BEGIN Extract to read

RAID comparison table
| RAID Level | Fault Tolerance | Performance | Storage Efficiency | Typical Use | |---|---|---|---|---| | RAID 0 | None | Very high | High | Speed only, no protection | | RAID 1 | Can lose one drive in mirror | Good read performance | 50% | Simple redundancy | | RAID 5 | Can lose one drive | Good read, slower write | Good | General-purpose storage | | RAID 6 | Can lose two drives | Slower write than RAID 5 | Moderate | Safer than RAID 5 for larger arrays | | RAID 10 | Can survive drive failures if not in same mirror pair | Very high | 50% | High performance and availability |
RAID 0
RAID 0 stripes data across disks with no redundancy. It improves performance but provides no fault tolerance. If one disk fails, the array fails.
RAID 1
RAID 1 mirrors data on two disks. If one fails, the other still has a complete copy.
RAID 5
RAID 5 stripes data and parity across at least three disks. It tolerates one disk failure.
RAID 6
RAID 6 uses dual parity and tolerates two disk failures. It is slower to write than RAID 5 but more resilient.

END Extract to read
BEGIN Provided data

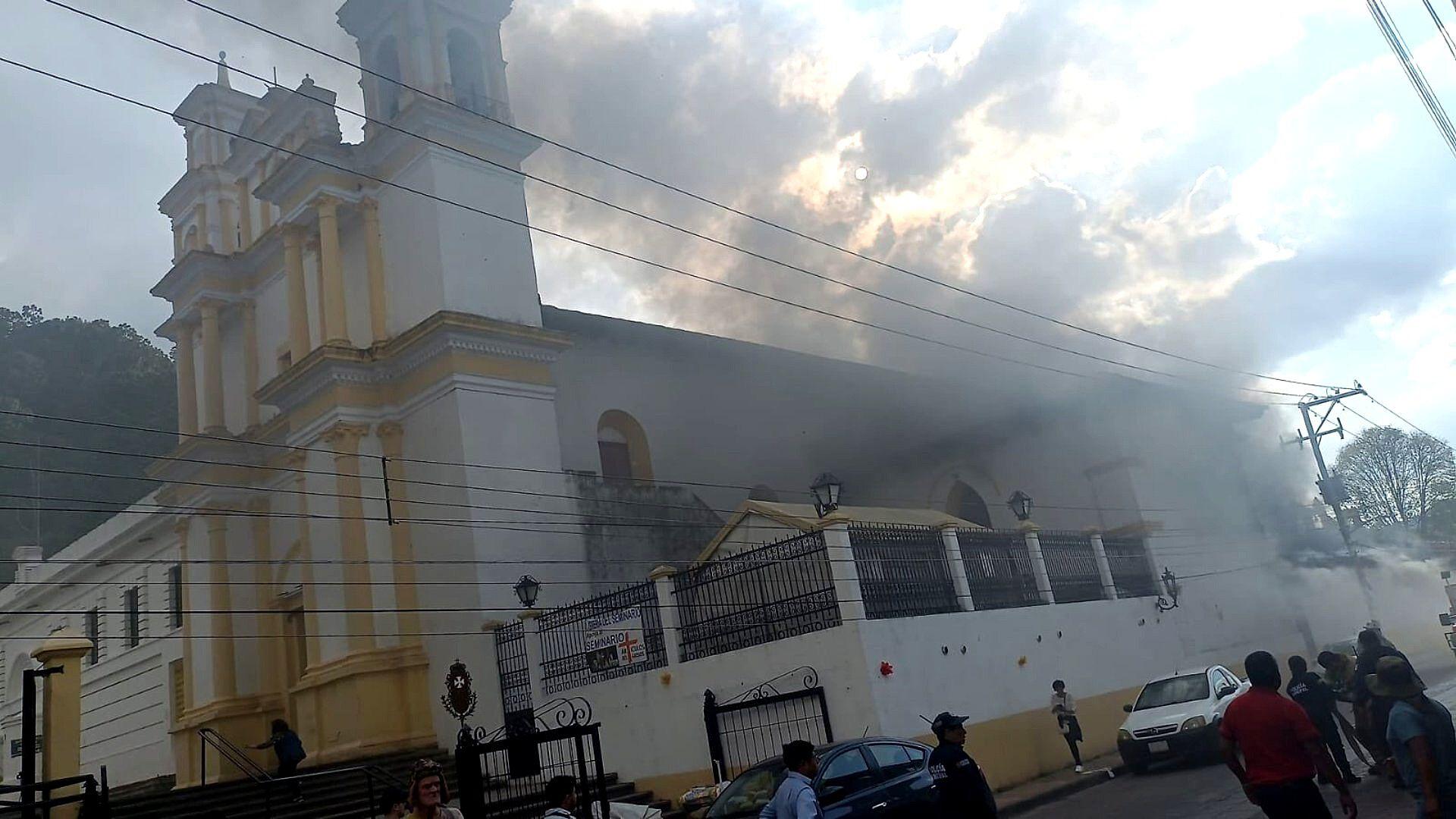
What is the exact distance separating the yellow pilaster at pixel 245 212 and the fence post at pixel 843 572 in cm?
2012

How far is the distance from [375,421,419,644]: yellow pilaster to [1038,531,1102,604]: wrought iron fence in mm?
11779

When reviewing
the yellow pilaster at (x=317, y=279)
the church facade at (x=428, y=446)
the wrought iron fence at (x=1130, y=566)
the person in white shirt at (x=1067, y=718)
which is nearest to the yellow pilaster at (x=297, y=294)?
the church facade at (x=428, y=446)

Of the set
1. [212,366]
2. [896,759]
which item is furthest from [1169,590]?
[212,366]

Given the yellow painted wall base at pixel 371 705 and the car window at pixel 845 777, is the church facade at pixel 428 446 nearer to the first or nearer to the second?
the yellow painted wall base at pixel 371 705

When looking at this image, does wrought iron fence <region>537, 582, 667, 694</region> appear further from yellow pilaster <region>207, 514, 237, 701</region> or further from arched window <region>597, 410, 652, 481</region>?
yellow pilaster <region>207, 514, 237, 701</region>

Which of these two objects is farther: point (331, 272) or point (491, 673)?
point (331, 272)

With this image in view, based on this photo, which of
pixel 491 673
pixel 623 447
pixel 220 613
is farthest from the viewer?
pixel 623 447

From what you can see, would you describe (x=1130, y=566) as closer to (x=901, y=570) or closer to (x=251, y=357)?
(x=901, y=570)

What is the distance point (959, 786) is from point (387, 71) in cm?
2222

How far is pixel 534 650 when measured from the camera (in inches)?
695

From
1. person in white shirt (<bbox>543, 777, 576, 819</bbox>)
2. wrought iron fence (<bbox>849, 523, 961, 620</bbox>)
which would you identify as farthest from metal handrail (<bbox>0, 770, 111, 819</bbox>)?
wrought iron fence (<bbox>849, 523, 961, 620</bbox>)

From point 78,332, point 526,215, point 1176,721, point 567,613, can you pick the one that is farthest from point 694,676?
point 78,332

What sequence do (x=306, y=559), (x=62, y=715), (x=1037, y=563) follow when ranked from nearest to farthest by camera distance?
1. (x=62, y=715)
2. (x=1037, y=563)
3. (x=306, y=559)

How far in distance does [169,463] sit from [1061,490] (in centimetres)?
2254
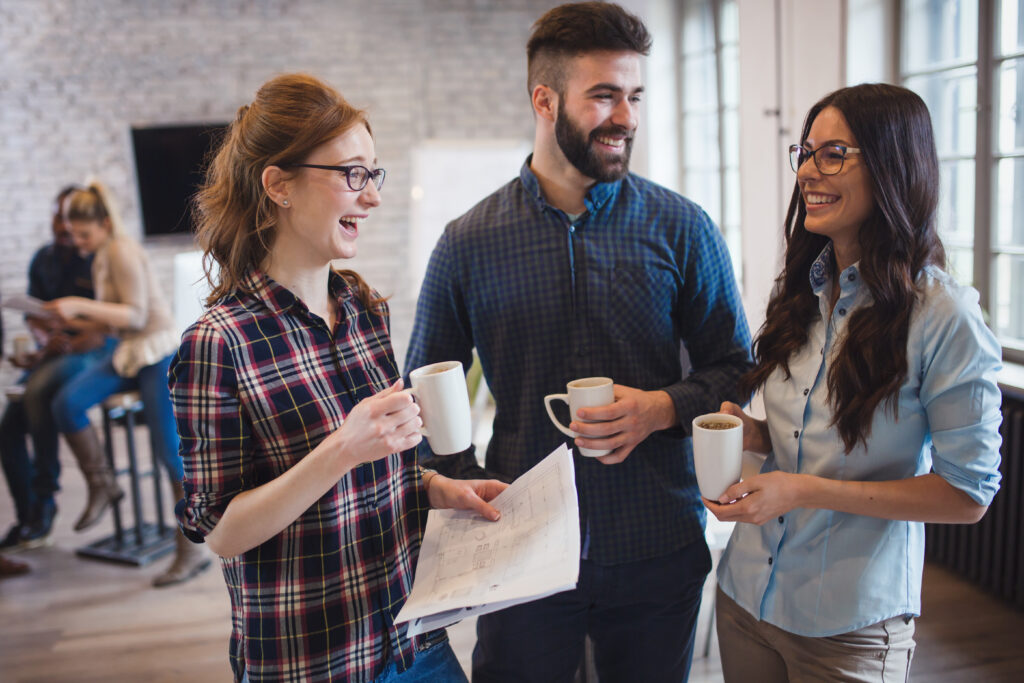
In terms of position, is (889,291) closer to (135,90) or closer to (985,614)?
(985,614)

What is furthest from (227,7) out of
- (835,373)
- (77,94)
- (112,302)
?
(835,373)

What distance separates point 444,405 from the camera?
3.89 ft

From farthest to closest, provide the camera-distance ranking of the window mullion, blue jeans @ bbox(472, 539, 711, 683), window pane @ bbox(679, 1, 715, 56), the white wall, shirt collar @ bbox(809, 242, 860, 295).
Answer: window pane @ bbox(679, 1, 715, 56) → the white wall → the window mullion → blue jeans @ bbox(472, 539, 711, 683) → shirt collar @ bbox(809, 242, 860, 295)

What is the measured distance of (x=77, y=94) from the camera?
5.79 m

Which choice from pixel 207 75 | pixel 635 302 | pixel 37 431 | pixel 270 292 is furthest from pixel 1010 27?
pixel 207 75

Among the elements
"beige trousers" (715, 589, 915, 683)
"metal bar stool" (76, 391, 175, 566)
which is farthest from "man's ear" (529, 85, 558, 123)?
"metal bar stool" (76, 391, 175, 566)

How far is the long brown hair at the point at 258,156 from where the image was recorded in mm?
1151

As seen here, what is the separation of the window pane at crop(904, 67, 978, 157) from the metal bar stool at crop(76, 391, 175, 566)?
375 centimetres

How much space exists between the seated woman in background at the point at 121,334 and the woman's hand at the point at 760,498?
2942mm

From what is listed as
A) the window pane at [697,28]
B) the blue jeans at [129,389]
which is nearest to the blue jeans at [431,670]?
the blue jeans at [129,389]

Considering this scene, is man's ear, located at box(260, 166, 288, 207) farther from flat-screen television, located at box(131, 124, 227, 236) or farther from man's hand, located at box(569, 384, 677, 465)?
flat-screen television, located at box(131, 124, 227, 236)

END Provided data

> Exercise A
According to the RAID overview, why does a RAID 1 array keep its data when one disk fails? Answer in one to three sentences.
> Exercise B
From the RAID overview, set down the passage that begins at the words "RAID comparison table" and stops after "a complete copy.".

> Written solution A
RAID 1 mirrors data on two disks. If one disk fails, the other still has a complete copy of the data.

> Written solution B
RAID comparison table
| RAID Level | Fault Tolerance | Performance | Storage Efficiency | Typical Use | |---|---|---|---|---| | RAID 0 | None | Very high | High | Speed only, no protection | | RAID 1 | Can lose one drive in mirror | Good read performance | 50% | Simple redundancy | | RAID 5 | Can lose one drive | Good read, slower write | Good | General-purpose storage | | RAID 6 | Can lose two drives | Slower write than RAID 5 | Moderate | Safer than RAID 5 for larger arrays | | RAID 10 | Can survive drive failures if not in same mirror pair | Very high | 50% | High performance and availability |
RAID 0
RAID 0 stripes data across disks with no redundancy. It improves performance but provides no fault tolerance. If one disk fails, the array fails.
RAID 1
RAID 1 mirrors data on two disks. If one fails, the other still has a complete copy.